**TESTO DI ORIGINE:**
------------------------------
Pubblico Ministero presso il Tribunale di Alessandria;

– intimato –

avverso la sentenza n. 1466/2019 della CORTE D’APPELLO di TORINO, depositata il 05/09/2019;

udita la relazione della causa svolta nella pubblica udienza del 21/04/2021 dal consigliere Dr. Vella Paola;

lette le conclusioni scritte, ex D.L. n. 137 del 2020, art. 23, comma 8-bis inserito dalla legge di conversione n. 176 del 2020, del P.M.

in persona del Sostituto Procuratore Generale Dr. De Matteis Stanislao, il quale “chiede che la Corte rigetti il ricorso, con le conseguenze di legge”.

FATTI DI CAUSA

1. Su ricorso della Sant’Anna s.r.l., società che gestiva strutture sanitarie e socio-assistenziali dedicate alla cura di anziani e disabili e che vantava un credito di oltre settantamila Euro per le retribuzioni corrisposte, quale committente responsabile in solido ex D.Lgs. n. 276 del 2003, art. 29, ai dipendenti della Cooperativa sociale – Onlus *****, appaltatrice di una serie di servizi all’interno di una di dette strutture, il Tribunale di Alessandria dichiarò il fallimento della predetta Cooperativa, ritenendo: 1) che si trattasse di imprenditore commerciale, nonostante il diverso parere del Ministero dello Sviluppo Economico (di seguito, Mi.SE), non vincolante; 2) che il semplice avvio (senza apertura) della procedura di liquidazione coatta amministrativa non fosse preclusivo ai sensi dell’art. 196 L. Fall. e art. 2545-terdecies c.c.; 3) che sussistessero tutti i presupposti per la dichiarazione di fallimento, tenuto conto che lo stato di insolvenza non era stato nemmeno contestato dalla debitrice.
------------------------------
Puoi modificare il passo del testo di origine che va da "udita la relazione" fino a "2020, del P.M." compreso, mettendo "adunanza camerale" al posto di "pubblica udienza"? I dati riportati qui sotto non hanno alcun ruolo in questo lavoro.

**DATI FORNITI:**
------------------------------
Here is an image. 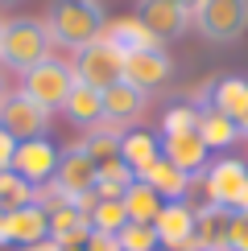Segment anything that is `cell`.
I'll return each mask as SVG.
<instances>
[{
    "label": "cell",
    "mask_w": 248,
    "mask_h": 251,
    "mask_svg": "<svg viewBox=\"0 0 248 251\" xmlns=\"http://www.w3.org/2000/svg\"><path fill=\"white\" fill-rule=\"evenodd\" d=\"M103 25H108V13L99 0H50L46 8V29L54 46H66L75 54L95 37H103Z\"/></svg>",
    "instance_id": "1"
},
{
    "label": "cell",
    "mask_w": 248,
    "mask_h": 251,
    "mask_svg": "<svg viewBox=\"0 0 248 251\" xmlns=\"http://www.w3.org/2000/svg\"><path fill=\"white\" fill-rule=\"evenodd\" d=\"M50 50H54V37H50V29H46L41 17L4 21V33H0V66L25 75V70H33V66H41L50 58Z\"/></svg>",
    "instance_id": "2"
},
{
    "label": "cell",
    "mask_w": 248,
    "mask_h": 251,
    "mask_svg": "<svg viewBox=\"0 0 248 251\" xmlns=\"http://www.w3.org/2000/svg\"><path fill=\"white\" fill-rule=\"evenodd\" d=\"M95 177H99V165L83 152V144H70V149L58 152V169H54V185L70 202L79 206L83 214L95 206Z\"/></svg>",
    "instance_id": "3"
},
{
    "label": "cell",
    "mask_w": 248,
    "mask_h": 251,
    "mask_svg": "<svg viewBox=\"0 0 248 251\" xmlns=\"http://www.w3.org/2000/svg\"><path fill=\"white\" fill-rule=\"evenodd\" d=\"M70 70H75V82H83V87L108 91L112 82L124 78V50L112 46L108 37H95L91 46H83L79 54H75Z\"/></svg>",
    "instance_id": "4"
},
{
    "label": "cell",
    "mask_w": 248,
    "mask_h": 251,
    "mask_svg": "<svg viewBox=\"0 0 248 251\" xmlns=\"http://www.w3.org/2000/svg\"><path fill=\"white\" fill-rule=\"evenodd\" d=\"M190 25L199 29L207 41L227 46V41H240L248 29V0H203L194 8Z\"/></svg>",
    "instance_id": "5"
},
{
    "label": "cell",
    "mask_w": 248,
    "mask_h": 251,
    "mask_svg": "<svg viewBox=\"0 0 248 251\" xmlns=\"http://www.w3.org/2000/svg\"><path fill=\"white\" fill-rule=\"evenodd\" d=\"M21 91H25L33 103H41L46 111H62L66 95L75 91V70H70V62L46 58L41 66H33V70L21 75Z\"/></svg>",
    "instance_id": "6"
},
{
    "label": "cell",
    "mask_w": 248,
    "mask_h": 251,
    "mask_svg": "<svg viewBox=\"0 0 248 251\" xmlns=\"http://www.w3.org/2000/svg\"><path fill=\"white\" fill-rule=\"evenodd\" d=\"M0 128L13 140H33V136H46L50 111L41 103H33L25 91H4V99H0Z\"/></svg>",
    "instance_id": "7"
},
{
    "label": "cell",
    "mask_w": 248,
    "mask_h": 251,
    "mask_svg": "<svg viewBox=\"0 0 248 251\" xmlns=\"http://www.w3.org/2000/svg\"><path fill=\"white\" fill-rule=\"evenodd\" d=\"M58 144L50 140V136H33V140H17V152H13V165L8 169L21 173L29 185H46L54 181V169H58Z\"/></svg>",
    "instance_id": "8"
},
{
    "label": "cell",
    "mask_w": 248,
    "mask_h": 251,
    "mask_svg": "<svg viewBox=\"0 0 248 251\" xmlns=\"http://www.w3.org/2000/svg\"><path fill=\"white\" fill-rule=\"evenodd\" d=\"M203 185H207V202L232 210L236 198H240L244 185H248V161H236V156H219V161H211L203 169Z\"/></svg>",
    "instance_id": "9"
},
{
    "label": "cell",
    "mask_w": 248,
    "mask_h": 251,
    "mask_svg": "<svg viewBox=\"0 0 248 251\" xmlns=\"http://www.w3.org/2000/svg\"><path fill=\"white\" fill-rule=\"evenodd\" d=\"M170 78H174V62H170V54H165L161 46L124 54V82L141 87L145 95H149V91H157V87H165Z\"/></svg>",
    "instance_id": "10"
},
{
    "label": "cell",
    "mask_w": 248,
    "mask_h": 251,
    "mask_svg": "<svg viewBox=\"0 0 248 251\" xmlns=\"http://www.w3.org/2000/svg\"><path fill=\"white\" fill-rule=\"evenodd\" d=\"M137 21L149 29L157 41H174L190 29V13L178 0H137Z\"/></svg>",
    "instance_id": "11"
},
{
    "label": "cell",
    "mask_w": 248,
    "mask_h": 251,
    "mask_svg": "<svg viewBox=\"0 0 248 251\" xmlns=\"http://www.w3.org/2000/svg\"><path fill=\"white\" fill-rule=\"evenodd\" d=\"M207 152L211 149H207V140L194 128L190 132H161V156L174 165V169H182L186 177H199L207 165H211Z\"/></svg>",
    "instance_id": "12"
},
{
    "label": "cell",
    "mask_w": 248,
    "mask_h": 251,
    "mask_svg": "<svg viewBox=\"0 0 248 251\" xmlns=\"http://www.w3.org/2000/svg\"><path fill=\"white\" fill-rule=\"evenodd\" d=\"M153 226H157V239L165 251H194V206L190 202H165Z\"/></svg>",
    "instance_id": "13"
},
{
    "label": "cell",
    "mask_w": 248,
    "mask_h": 251,
    "mask_svg": "<svg viewBox=\"0 0 248 251\" xmlns=\"http://www.w3.org/2000/svg\"><path fill=\"white\" fill-rule=\"evenodd\" d=\"M145 107H149V95L141 87H132V82H124V78L103 91V124H112V128L137 124L145 116Z\"/></svg>",
    "instance_id": "14"
},
{
    "label": "cell",
    "mask_w": 248,
    "mask_h": 251,
    "mask_svg": "<svg viewBox=\"0 0 248 251\" xmlns=\"http://www.w3.org/2000/svg\"><path fill=\"white\" fill-rule=\"evenodd\" d=\"M50 239V214L41 210L37 202L21 206V210H8L4 214V243H17V247H37Z\"/></svg>",
    "instance_id": "15"
},
{
    "label": "cell",
    "mask_w": 248,
    "mask_h": 251,
    "mask_svg": "<svg viewBox=\"0 0 248 251\" xmlns=\"http://www.w3.org/2000/svg\"><path fill=\"white\" fill-rule=\"evenodd\" d=\"M207 107H215V111H223L227 120H240V111H244V103H248V78L240 75H219V78H211L203 87V99Z\"/></svg>",
    "instance_id": "16"
},
{
    "label": "cell",
    "mask_w": 248,
    "mask_h": 251,
    "mask_svg": "<svg viewBox=\"0 0 248 251\" xmlns=\"http://www.w3.org/2000/svg\"><path fill=\"white\" fill-rule=\"evenodd\" d=\"M227 223H232L227 206H199L194 210V251H227Z\"/></svg>",
    "instance_id": "17"
},
{
    "label": "cell",
    "mask_w": 248,
    "mask_h": 251,
    "mask_svg": "<svg viewBox=\"0 0 248 251\" xmlns=\"http://www.w3.org/2000/svg\"><path fill=\"white\" fill-rule=\"evenodd\" d=\"M46 214H50V243H58V247H83L87 243L91 223L75 202L58 206V210H46Z\"/></svg>",
    "instance_id": "18"
},
{
    "label": "cell",
    "mask_w": 248,
    "mask_h": 251,
    "mask_svg": "<svg viewBox=\"0 0 248 251\" xmlns=\"http://www.w3.org/2000/svg\"><path fill=\"white\" fill-rule=\"evenodd\" d=\"M62 111H66V120L75 124V128H83V132L99 128V124H103V91H95V87H83V82H75V91L66 95Z\"/></svg>",
    "instance_id": "19"
},
{
    "label": "cell",
    "mask_w": 248,
    "mask_h": 251,
    "mask_svg": "<svg viewBox=\"0 0 248 251\" xmlns=\"http://www.w3.org/2000/svg\"><path fill=\"white\" fill-rule=\"evenodd\" d=\"M161 156V136H153V132H145V128H128L120 136V161L128 165L132 173H145L153 161Z\"/></svg>",
    "instance_id": "20"
},
{
    "label": "cell",
    "mask_w": 248,
    "mask_h": 251,
    "mask_svg": "<svg viewBox=\"0 0 248 251\" xmlns=\"http://www.w3.org/2000/svg\"><path fill=\"white\" fill-rule=\"evenodd\" d=\"M137 181H145V185H153V190H157L165 202H182L186 198V190H190V181L194 177H186L182 169H174L170 161H165V156H157V161L149 165V169H145Z\"/></svg>",
    "instance_id": "21"
},
{
    "label": "cell",
    "mask_w": 248,
    "mask_h": 251,
    "mask_svg": "<svg viewBox=\"0 0 248 251\" xmlns=\"http://www.w3.org/2000/svg\"><path fill=\"white\" fill-rule=\"evenodd\" d=\"M199 107V120H194V132L207 140V149H227V144L240 140V128H236V120H227L223 111L207 107V103H194Z\"/></svg>",
    "instance_id": "22"
},
{
    "label": "cell",
    "mask_w": 248,
    "mask_h": 251,
    "mask_svg": "<svg viewBox=\"0 0 248 251\" xmlns=\"http://www.w3.org/2000/svg\"><path fill=\"white\" fill-rule=\"evenodd\" d=\"M124 214H128V223H145V226H153L157 223V214H161V206H165V198L153 190V185H145V181H132L128 190H124Z\"/></svg>",
    "instance_id": "23"
},
{
    "label": "cell",
    "mask_w": 248,
    "mask_h": 251,
    "mask_svg": "<svg viewBox=\"0 0 248 251\" xmlns=\"http://www.w3.org/2000/svg\"><path fill=\"white\" fill-rule=\"evenodd\" d=\"M103 37H108L112 46H120L124 54H132V50H153V46H161V41L153 37V33L141 25L137 17H120V21H108V25H103Z\"/></svg>",
    "instance_id": "24"
},
{
    "label": "cell",
    "mask_w": 248,
    "mask_h": 251,
    "mask_svg": "<svg viewBox=\"0 0 248 251\" xmlns=\"http://www.w3.org/2000/svg\"><path fill=\"white\" fill-rule=\"evenodd\" d=\"M120 136H124V128H112V124H99V128H91V132H83V152L91 156L95 165H103V161H116L120 156Z\"/></svg>",
    "instance_id": "25"
},
{
    "label": "cell",
    "mask_w": 248,
    "mask_h": 251,
    "mask_svg": "<svg viewBox=\"0 0 248 251\" xmlns=\"http://www.w3.org/2000/svg\"><path fill=\"white\" fill-rule=\"evenodd\" d=\"M87 223H91V231H103V235H120L124 226H128L124 202H120V198H95V206L87 210Z\"/></svg>",
    "instance_id": "26"
},
{
    "label": "cell",
    "mask_w": 248,
    "mask_h": 251,
    "mask_svg": "<svg viewBox=\"0 0 248 251\" xmlns=\"http://www.w3.org/2000/svg\"><path fill=\"white\" fill-rule=\"evenodd\" d=\"M137 181V173L128 169V165L120 161H103L99 165V177H95V198H124V190Z\"/></svg>",
    "instance_id": "27"
},
{
    "label": "cell",
    "mask_w": 248,
    "mask_h": 251,
    "mask_svg": "<svg viewBox=\"0 0 248 251\" xmlns=\"http://www.w3.org/2000/svg\"><path fill=\"white\" fill-rule=\"evenodd\" d=\"M33 202V185L25 181L21 173L13 169H0V210H21V206H29Z\"/></svg>",
    "instance_id": "28"
},
{
    "label": "cell",
    "mask_w": 248,
    "mask_h": 251,
    "mask_svg": "<svg viewBox=\"0 0 248 251\" xmlns=\"http://www.w3.org/2000/svg\"><path fill=\"white\" fill-rule=\"evenodd\" d=\"M116 239H120V251H161L157 226H145V223H128Z\"/></svg>",
    "instance_id": "29"
},
{
    "label": "cell",
    "mask_w": 248,
    "mask_h": 251,
    "mask_svg": "<svg viewBox=\"0 0 248 251\" xmlns=\"http://www.w3.org/2000/svg\"><path fill=\"white\" fill-rule=\"evenodd\" d=\"M194 120H199V107H194V103H178V107L165 111L161 132H190V128H194Z\"/></svg>",
    "instance_id": "30"
},
{
    "label": "cell",
    "mask_w": 248,
    "mask_h": 251,
    "mask_svg": "<svg viewBox=\"0 0 248 251\" xmlns=\"http://www.w3.org/2000/svg\"><path fill=\"white\" fill-rule=\"evenodd\" d=\"M227 251H248V214L232 210V223H227Z\"/></svg>",
    "instance_id": "31"
},
{
    "label": "cell",
    "mask_w": 248,
    "mask_h": 251,
    "mask_svg": "<svg viewBox=\"0 0 248 251\" xmlns=\"http://www.w3.org/2000/svg\"><path fill=\"white\" fill-rule=\"evenodd\" d=\"M83 251H120V239L116 235H103V231H91L87 243H83Z\"/></svg>",
    "instance_id": "32"
},
{
    "label": "cell",
    "mask_w": 248,
    "mask_h": 251,
    "mask_svg": "<svg viewBox=\"0 0 248 251\" xmlns=\"http://www.w3.org/2000/svg\"><path fill=\"white\" fill-rule=\"evenodd\" d=\"M13 152H17V140L0 128V169H8V165H13Z\"/></svg>",
    "instance_id": "33"
},
{
    "label": "cell",
    "mask_w": 248,
    "mask_h": 251,
    "mask_svg": "<svg viewBox=\"0 0 248 251\" xmlns=\"http://www.w3.org/2000/svg\"><path fill=\"white\" fill-rule=\"evenodd\" d=\"M236 128H240V136L248 140V103H244V111H240V120H236Z\"/></svg>",
    "instance_id": "34"
},
{
    "label": "cell",
    "mask_w": 248,
    "mask_h": 251,
    "mask_svg": "<svg viewBox=\"0 0 248 251\" xmlns=\"http://www.w3.org/2000/svg\"><path fill=\"white\" fill-rule=\"evenodd\" d=\"M232 210H240V214H248V185H244V194L236 198V206H232Z\"/></svg>",
    "instance_id": "35"
},
{
    "label": "cell",
    "mask_w": 248,
    "mask_h": 251,
    "mask_svg": "<svg viewBox=\"0 0 248 251\" xmlns=\"http://www.w3.org/2000/svg\"><path fill=\"white\" fill-rule=\"evenodd\" d=\"M25 251H58V243H50V239H46V243H37V247H25Z\"/></svg>",
    "instance_id": "36"
},
{
    "label": "cell",
    "mask_w": 248,
    "mask_h": 251,
    "mask_svg": "<svg viewBox=\"0 0 248 251\" xmlns=\"http://www.w3.org/2000/svg\"><path fill=\"white\" fill-rule=\"evenodd\" d=\"M178 4H182V8H186V13H190V17H194V8H199V4H203V0H178Z\"/></svg>",
    "instance_id": "37"
},
{
    "label": "cell",
    "mask_w": 248,
    "mask_h": 251,
    "mask_svg": "<svg viewBox=\"0 0 248 251\" xmlns=\"http://www.w3.org/2000/svg\"><path fill=\"white\" fill-rule=\"evenodd\" d=\"M0 247H4V210H0Z\"/></svg>",
    "instance_id": "38"
},
{
    "label": "cell",
    "mask_w": 248,
    "mask_h": 251,
    "mask_svg": "<svg viewBox=\"0 0 248 251\" xmlns=\"http://www.w3.org/2000/svg\"><path fill=\"white\" fill-rule=\"evenodd\" d=\"M0 99H4V75H0Z\"/></svg>",
    "instance_id": "39"
},
{
    "label": "cell",
    "mask_w": 248,
    "mask_h": 251,
    "mask_svg": "<svg viewBox=\"0 0 248 251\" xmlns=\"http://www.w3.org/2000/svg\"><path fill=\"white\" fill-rule=\"evenodd\" d=\"M58 251H83V247H58Z\"/></svg>",
    "instance_id": "40"
},
{
    "label": "cell",
    "mask_w": 248,
    "mask_h": 251,
    "mask_svg": "<svg viewBox=\"0 0 248 251\" xmlns=\"http://www.w3.org/2000/svg\"><path fill=\"white\" fill-rule=\"evenodd\" d=\"M0 4H21V0H0Z\"/></svg>",
    "instance_id": "41"
},
{
    "label": "cell",
    "mask_w": 248,
    "mask_h": 251,
    "mask_svg": "<svg viewBox=\"0 0 248 251\" xmlns=\"http://www.w3.org/2000/svg\"><path fill=\"white\" fill-rule=\"evenodd\" d=\"M0 33H4V21H0Z\"/></svg>",
    "instance_id": "42"
},
{
    "label": "cell",
    "mask_w": 248,
    "mask_h": 251,
    "mask_svg": "<svg viewBox=\"0 0 248 251\" xmlns=\"http://www.w3.org/2000/svg\"><path fill=\"white\" fill-rule=\"evenodd\" d=\"M161 251H165V247H161Z\"/></svg>",
    "instance_id": "43"
}]
</instances>
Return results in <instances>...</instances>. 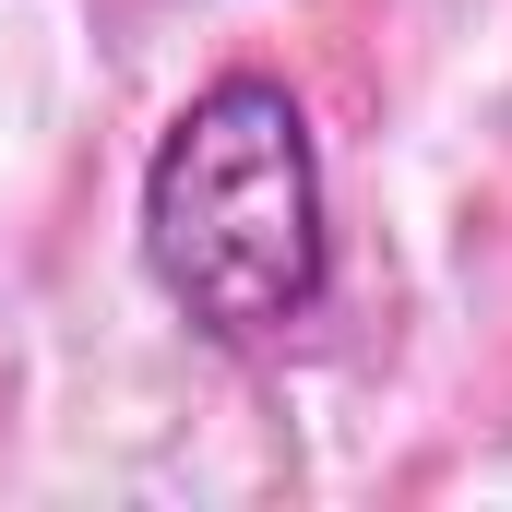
------------------------------
**RISPOSTA AL COMPITO:**
udita la relazione della causa svolta nella adunanza camerale del 21/04/2021 dal consigliere Dr. Vella Paola;

lette le conclusioni scritte, ex D.L. n. 137 del 2020, art. 23, comma 8-bis inserito dalla legge di conversione n. 176 del 2020, del P.M.